Quote everything from the start of the material down to the line containing "9.24 meters", both ends included, character for character.

>> Start Data supplied

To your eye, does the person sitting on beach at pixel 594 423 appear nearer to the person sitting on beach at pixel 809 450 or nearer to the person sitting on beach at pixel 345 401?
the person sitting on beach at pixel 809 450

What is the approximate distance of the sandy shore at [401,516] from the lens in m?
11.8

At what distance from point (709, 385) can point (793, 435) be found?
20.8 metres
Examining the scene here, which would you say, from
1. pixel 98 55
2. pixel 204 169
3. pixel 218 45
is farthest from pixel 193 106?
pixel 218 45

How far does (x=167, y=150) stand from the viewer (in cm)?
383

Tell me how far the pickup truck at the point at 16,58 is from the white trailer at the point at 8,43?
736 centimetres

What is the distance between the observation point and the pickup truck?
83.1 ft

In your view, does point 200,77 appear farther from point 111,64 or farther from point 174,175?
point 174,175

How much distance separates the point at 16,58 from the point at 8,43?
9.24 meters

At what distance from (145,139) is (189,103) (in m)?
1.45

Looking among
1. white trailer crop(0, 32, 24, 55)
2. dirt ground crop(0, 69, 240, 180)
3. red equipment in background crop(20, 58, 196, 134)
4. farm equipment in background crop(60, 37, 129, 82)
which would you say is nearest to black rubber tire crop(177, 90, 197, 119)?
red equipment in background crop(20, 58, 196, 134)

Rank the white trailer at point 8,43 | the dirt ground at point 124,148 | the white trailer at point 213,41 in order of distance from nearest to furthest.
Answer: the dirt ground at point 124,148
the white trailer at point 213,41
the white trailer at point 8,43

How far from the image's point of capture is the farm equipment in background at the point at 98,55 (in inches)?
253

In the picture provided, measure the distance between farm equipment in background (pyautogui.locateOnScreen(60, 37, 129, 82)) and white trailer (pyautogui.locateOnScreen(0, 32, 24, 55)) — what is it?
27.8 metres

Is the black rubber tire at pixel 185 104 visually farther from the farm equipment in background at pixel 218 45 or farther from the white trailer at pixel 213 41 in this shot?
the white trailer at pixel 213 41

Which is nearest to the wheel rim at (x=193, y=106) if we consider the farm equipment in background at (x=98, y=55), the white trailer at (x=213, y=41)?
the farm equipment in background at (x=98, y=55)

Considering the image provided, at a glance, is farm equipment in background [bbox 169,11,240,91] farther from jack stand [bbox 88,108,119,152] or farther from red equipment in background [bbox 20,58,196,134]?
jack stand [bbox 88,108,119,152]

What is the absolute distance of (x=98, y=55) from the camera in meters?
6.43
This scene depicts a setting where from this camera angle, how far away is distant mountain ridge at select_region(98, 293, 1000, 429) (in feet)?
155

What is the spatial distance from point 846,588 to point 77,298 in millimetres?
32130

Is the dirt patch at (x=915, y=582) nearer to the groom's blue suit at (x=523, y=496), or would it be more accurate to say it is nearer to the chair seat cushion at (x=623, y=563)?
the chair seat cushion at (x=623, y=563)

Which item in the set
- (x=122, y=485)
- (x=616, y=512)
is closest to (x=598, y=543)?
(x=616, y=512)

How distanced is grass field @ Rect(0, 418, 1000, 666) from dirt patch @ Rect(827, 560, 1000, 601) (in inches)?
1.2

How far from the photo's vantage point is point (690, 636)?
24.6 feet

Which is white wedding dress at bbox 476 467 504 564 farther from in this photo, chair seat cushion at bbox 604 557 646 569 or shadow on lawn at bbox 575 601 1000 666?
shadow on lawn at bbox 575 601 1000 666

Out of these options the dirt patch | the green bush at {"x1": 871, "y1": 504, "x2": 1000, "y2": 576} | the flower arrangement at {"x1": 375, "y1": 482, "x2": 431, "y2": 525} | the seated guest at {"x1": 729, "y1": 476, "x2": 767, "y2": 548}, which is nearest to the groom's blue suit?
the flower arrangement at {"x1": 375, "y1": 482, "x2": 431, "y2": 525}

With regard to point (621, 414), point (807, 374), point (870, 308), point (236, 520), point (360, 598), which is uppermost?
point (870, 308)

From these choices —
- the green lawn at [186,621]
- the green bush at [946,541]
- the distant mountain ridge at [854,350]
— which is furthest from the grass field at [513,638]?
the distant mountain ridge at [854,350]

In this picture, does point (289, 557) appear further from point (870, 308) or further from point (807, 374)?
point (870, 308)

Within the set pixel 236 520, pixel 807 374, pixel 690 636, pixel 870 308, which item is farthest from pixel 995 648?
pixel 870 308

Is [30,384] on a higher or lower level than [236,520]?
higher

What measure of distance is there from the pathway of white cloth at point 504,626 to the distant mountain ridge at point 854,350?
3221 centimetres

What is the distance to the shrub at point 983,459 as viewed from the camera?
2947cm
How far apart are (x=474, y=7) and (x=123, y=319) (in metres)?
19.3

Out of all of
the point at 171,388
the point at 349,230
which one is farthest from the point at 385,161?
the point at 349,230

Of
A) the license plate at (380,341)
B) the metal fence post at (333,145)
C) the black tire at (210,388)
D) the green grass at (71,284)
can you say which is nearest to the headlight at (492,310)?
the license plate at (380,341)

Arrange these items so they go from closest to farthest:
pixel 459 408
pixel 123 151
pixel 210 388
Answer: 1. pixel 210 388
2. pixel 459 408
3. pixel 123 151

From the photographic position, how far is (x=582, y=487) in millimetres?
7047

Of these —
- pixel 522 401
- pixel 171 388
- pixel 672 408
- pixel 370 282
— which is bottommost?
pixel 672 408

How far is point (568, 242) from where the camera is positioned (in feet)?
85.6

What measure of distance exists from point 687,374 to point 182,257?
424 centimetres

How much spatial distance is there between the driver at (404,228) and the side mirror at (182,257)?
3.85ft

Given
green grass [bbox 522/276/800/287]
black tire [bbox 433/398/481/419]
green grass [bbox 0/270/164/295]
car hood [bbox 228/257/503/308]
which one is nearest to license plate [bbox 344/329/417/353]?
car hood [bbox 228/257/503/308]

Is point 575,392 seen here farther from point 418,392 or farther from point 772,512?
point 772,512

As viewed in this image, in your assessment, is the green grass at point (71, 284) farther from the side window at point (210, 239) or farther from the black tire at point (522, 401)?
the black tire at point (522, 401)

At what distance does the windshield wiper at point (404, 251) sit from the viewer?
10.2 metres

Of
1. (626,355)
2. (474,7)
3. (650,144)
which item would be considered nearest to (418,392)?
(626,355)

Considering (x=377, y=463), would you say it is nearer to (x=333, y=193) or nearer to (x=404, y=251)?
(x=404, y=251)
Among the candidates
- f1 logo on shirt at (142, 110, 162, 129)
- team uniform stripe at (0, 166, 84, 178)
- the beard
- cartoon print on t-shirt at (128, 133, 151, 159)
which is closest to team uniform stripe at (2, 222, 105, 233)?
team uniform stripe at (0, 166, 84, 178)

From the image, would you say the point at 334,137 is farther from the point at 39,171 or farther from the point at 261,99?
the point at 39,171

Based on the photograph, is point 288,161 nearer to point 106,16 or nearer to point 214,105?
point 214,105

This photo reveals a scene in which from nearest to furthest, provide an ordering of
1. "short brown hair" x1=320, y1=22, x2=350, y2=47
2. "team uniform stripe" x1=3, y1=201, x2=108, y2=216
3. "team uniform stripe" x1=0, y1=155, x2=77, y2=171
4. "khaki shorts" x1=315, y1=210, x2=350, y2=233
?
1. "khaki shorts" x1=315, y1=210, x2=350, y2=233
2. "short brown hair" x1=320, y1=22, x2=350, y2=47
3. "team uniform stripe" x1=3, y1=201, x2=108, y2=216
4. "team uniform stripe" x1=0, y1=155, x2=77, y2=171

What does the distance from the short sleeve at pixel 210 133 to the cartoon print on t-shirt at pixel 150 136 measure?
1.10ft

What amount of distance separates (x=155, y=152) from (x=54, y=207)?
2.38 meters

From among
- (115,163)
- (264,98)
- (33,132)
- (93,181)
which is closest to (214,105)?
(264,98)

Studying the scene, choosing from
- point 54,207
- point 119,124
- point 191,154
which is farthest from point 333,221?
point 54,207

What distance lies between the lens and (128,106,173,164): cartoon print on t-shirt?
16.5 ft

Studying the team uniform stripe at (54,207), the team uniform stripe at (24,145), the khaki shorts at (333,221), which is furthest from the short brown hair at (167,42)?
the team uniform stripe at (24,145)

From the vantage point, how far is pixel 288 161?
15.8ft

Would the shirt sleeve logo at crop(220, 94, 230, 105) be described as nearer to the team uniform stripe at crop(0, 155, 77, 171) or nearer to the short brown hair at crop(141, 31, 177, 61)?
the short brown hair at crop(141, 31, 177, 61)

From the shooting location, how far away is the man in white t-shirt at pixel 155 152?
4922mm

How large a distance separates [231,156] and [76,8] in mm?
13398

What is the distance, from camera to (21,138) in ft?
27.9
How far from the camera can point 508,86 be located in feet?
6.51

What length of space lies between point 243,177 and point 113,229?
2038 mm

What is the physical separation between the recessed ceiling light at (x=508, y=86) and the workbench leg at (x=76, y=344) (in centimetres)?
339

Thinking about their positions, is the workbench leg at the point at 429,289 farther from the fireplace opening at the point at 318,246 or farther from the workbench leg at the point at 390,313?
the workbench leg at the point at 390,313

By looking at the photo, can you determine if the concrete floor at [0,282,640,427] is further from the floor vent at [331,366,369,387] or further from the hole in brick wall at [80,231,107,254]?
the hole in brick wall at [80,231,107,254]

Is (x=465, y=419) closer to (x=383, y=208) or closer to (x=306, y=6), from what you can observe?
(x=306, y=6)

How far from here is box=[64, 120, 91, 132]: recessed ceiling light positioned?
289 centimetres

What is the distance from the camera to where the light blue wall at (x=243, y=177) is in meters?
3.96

>> End Data supplied

(Answer to this task)
To your eye, does the person sitting on beach at pixel 594 423 appear nearer to the person sitting on beach at pixel 809 450 or nearer to the person sitting on beach at pixel 345 401?
the person sitting on beach at pixel 809 450

What is the approximate distance of the sandy shore at [401,516] from the lens in m?
11.8

At what distance from point (709, 385) can point (793, 435) be found?
20.8 metres
Examining the scene here, which would you say, from
1. pixel 98 55
2. pixel 204 169
3. pixel 218 45
is farthest from pixel 193 106?
pixel 218 45

How far does (x=167, y=150) stand from the viewer (in cm)?
383

Tell me how far the pickup truck at the point at 16,58 is from the white trailer at the point at 8,43?
736 centimetres

What is the distance between the observation point and the pickup truck?
83.1 ft

In your view, does point 200,77 appear farther from point 111,64 or farther from point 174,175?
point 174,175

How much distance separates the point at 16,58 from the point at 8,43?
9.24 meters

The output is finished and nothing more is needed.